§ **PROVIDED ENTRIES**:
%%
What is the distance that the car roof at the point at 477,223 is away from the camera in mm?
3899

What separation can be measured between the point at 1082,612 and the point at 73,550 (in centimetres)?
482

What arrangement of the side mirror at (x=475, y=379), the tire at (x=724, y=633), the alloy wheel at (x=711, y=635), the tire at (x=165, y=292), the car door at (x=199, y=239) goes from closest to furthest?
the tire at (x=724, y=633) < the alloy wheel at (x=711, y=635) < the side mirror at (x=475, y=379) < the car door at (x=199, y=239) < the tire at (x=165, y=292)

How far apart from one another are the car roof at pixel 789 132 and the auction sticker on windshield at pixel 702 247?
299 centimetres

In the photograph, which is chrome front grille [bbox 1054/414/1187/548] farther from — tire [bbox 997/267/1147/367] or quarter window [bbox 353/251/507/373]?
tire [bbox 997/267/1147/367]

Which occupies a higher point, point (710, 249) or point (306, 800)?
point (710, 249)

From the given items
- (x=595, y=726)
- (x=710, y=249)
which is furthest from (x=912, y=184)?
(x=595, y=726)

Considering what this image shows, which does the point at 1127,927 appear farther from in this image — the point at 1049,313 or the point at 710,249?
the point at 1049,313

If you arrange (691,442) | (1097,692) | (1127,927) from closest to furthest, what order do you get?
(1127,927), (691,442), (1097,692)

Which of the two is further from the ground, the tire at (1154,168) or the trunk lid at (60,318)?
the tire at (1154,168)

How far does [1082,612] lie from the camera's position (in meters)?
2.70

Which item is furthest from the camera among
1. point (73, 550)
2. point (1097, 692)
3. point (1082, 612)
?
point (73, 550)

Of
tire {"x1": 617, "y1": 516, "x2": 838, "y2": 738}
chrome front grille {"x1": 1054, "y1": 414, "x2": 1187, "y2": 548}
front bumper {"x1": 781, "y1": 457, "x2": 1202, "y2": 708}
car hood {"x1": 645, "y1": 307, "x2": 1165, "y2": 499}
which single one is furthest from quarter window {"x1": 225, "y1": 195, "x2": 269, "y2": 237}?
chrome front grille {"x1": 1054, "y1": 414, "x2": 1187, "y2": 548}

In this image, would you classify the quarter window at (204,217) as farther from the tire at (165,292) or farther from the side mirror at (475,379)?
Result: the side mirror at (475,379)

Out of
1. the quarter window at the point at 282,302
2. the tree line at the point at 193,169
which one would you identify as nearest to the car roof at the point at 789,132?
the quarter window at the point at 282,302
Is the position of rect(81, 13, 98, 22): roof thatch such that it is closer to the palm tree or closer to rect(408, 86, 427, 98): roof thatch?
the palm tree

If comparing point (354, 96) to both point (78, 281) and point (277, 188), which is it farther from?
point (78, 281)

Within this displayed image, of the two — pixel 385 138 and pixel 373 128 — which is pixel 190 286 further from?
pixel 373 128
%%
§ **REQUEST**: Reproduce all of the records above, swapping "car roof" for "vehicle roof" and leaving everything else unchanged.

§ **RESPONSE**:
What is the distance that the vehicle roof at the point at 477,223 is away from the camera in mm?
3899

What separation can be measured between the point at 1082,612 and the point at 73,550 (in centimetres)?
482

What arrangement of the side mirror at (x=475, y=379), the tire at (x=724, y=633), the alloy wheel at (x=711, y=635), the tire at (x=165, y=292), the car door at (x=199, y=239) goes from closest to furthest?
the tire at (x=724, y=633) < the alloy wheel at (x=711, y=635) < the side mirror at (x=475, y=379) < the car door at (x=199, y=239) < the tire at (x=165, y=292)

How far apart from one another are the vehicle roof at pixel 789 132 and the auction sticker on windshield at pixel 702 247?
299 centimetres

In the photograph, which is chrome front grille [bbox 1054/414/1187/548] farther from — tire [bbox 997/267/1147/367] or quarter window [bbox 353/251/507/373]?
tire [bbox 997/267/1147/367]

Which occupies a higher point, point (710, 249) or point (306, 800)?
point (710, 249)

From the given items
- (x=595, y=726)
- (x=710, y=249)
which is furthest from (x=912, y=184)?
(x=595, y=726)

Considering what this image shows, which does the point at 1127,927 appear farther from in this image — the point at 1049,313 or the point at 710,249?
the point at 1049,313

If you arrange (691,442) | (1097,692) | (1127,927) from closest to furthest, what order do you get?
(1127,927), (691,442), (1097,692)

Which of the two is further from the ground, the tire at (1154,168) or the trunk lid at (60,318)?
the tire at (1154,168)

How far does [1082,612] lie from the camera's position (in meters)?
2.70

Which item is furthest from the camera among
1. point (73, 550)
2. point (1097, 692)
3. point (1082, 612)
?
point (73, 550)

Of
tire {"x1": 617, "y1": 516, "x2": 838, "y2": 738}
chrome front grille {"x1": 1054, "y1": 414, "x2": 1187, "y2": 548}
front bumper {"x1": 781, "y1": 457, "x2": 1202, "y2": 708}
car hood {"x1": 645, "y1": 307, "x2": 1165, "y2": 499}
which single one is furthest from quarter window {"x1": 225, "y1": 195, "x2": 269, "y2": 237}?
chrome front grille {"x1": 1054, "y1": 414, "x2": 1187, "y2": 548}

In this image, would you classify the quarter window at (204,217) as farther from the tire at (165,292) or farther from the side mirror at (475,379)?
Result: the side mirror at (475,379)

Out of
1. the quarter window at the point at 282,302
2. the tree line at the point at 193,169
which one would you identify as nearest to the vehicle roof at the point at 789,132?
the quarter window at the point at 282,302
Is the position of rect(81, 13, 98, 22): roof thatch such that it is closer to the palm tree or closer to rect(408, 86, 427, 98): roof thatch?
the palm tree

If comparing point (354, 96) to both point (78, 281) and point (277, 188), which is it farther from?
point (78, 281)

Within this displayed image, of the two — pixel 385 138 and pixel 373 128 — which is pixel 190 286 further from?
pixel 373 128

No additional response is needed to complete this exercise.